REQUIRED TASK: Please update the listing below so that every "metal railing" becomes "iron railing", and keep everything else as it is.

DATA ENTRIES:
--- START ---

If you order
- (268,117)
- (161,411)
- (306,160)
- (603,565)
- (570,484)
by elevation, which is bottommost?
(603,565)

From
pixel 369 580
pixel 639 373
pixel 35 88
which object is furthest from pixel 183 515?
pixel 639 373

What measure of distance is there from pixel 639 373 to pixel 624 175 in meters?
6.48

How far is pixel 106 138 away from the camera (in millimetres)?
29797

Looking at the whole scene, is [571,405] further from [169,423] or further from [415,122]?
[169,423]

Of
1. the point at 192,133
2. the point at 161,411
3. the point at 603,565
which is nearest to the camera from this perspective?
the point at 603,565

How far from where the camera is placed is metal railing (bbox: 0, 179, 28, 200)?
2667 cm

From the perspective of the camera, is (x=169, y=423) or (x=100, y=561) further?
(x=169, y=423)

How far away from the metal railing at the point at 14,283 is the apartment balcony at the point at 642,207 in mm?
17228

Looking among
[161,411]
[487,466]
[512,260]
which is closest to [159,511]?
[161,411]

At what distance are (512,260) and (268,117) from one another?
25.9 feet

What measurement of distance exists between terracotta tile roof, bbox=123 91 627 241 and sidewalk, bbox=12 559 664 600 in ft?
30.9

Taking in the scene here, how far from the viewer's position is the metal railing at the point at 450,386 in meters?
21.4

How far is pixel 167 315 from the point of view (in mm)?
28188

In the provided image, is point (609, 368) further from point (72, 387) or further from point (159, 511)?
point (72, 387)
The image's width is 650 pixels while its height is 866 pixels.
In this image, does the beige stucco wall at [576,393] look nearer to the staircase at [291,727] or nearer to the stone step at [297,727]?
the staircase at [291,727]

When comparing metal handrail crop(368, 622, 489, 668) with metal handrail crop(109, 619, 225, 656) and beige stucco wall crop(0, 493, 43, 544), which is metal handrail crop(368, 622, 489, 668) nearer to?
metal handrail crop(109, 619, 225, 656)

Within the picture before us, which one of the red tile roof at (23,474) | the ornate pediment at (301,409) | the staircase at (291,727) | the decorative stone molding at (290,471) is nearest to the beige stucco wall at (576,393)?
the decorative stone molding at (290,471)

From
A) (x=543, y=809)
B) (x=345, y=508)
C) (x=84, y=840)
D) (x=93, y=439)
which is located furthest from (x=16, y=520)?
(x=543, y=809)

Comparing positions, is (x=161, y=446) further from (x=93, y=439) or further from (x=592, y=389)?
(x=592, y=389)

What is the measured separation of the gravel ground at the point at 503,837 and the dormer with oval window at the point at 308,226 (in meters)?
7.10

--- END ---

EXERCISE RESULT:
If you order
- (268,117)
- (161,411)
- (306,160)
- (603,565)
- (570,484)
by elevation, which is bottommost?
(603,565)

From
pixel 369 580
pixel 639 373
pixel 35 88
which object is furthest from pixel 183 515?
pixel 639 373

What measure of distance is there from pixel 639 373 to pixel 624 175 in meters?
6.48

How far is pixel 106 138 away from the camera (in millimetres)?
29797

Looking at the whole scene, is [571,405] further from [169,423] or further from [415,122]?
[169,423]

Of
1. the point at 192,133
2. the point at 161,411
3. the point at 603,565
which is nearest to the camera from this perspective?
the point at 603,565

How far from where the camera is placed is iron railing (bbox: 0, 179, 28, 200)?
2667 cm

From the perspective of the camera, is (x=169, y=423) or (x=100, y=561) further?
(x=169, y=423)

How far away from the iron railing at the point at 14,283 is the apartment balcony at the point at 642,207 in mm?
17228

Looking among
[161,411]
[487,466]
[512,260]
which is closest to [159,511]?
[161,411]

At what distance are (512,260) and (268,117) from one another?
25.9 feet

What measurement of distance exists between terracotta tile roof, bbox=123 91 627 241 and sidewalk, bbox=12 559 664 600 in ft?
30.9

Taking in the scene here, how far from the viewer's position is the iron railing at the point at 450,386 in meters?
21.4

How far is pixel 167 315 from the point of view (in mm)?
28188

In the provided image, is point (609, 368) further from point (72, 387) or further from point (159, 511)?
point (72, 387)
The image's width is 650 pixels while its height is 866 pixels.
In this image, does the beige stucco wall at [576,393] look nearer to the staircase at [291,727] or nearer to the stone step at [297,727]?
the staircase at [291,727]

When comparing metal handrail crop(368, 622, 489, 668) with metal handrail crop(109, 619, 225, 656) and beige stucco wall crop(0, 493, 43, 544), which is metal handrail crop(368, 622, 489, 668) nearer to?
metal handrail crop(109, 619, 225, 656)

Within the picture before us, which one of the red tile roof at (23,474) | the ornate pediment at (301,409) | the staircase at (291,727) | the decorative stone molding at (290,471) is nearest to the beige stucco wall at (576,393)?
the decorative stone molding at (290,471)

From
A) (x=543, y=809)
B) (x=345, y=508)
C) (x=84, y=840)
D) (x=93, y=439)
which is located furthest from (x=16, y=520)?
(x=543, y=809)

Comparing positions, is (x=161, y=446) further from (x=93, y=439) or further from (x=592, y=389)?
(x=592, y=389)

What is the measured separation of the gravel ground at the point at 503,837 and the dormer with oval window at the point at 308,226 (in meters)?
7.10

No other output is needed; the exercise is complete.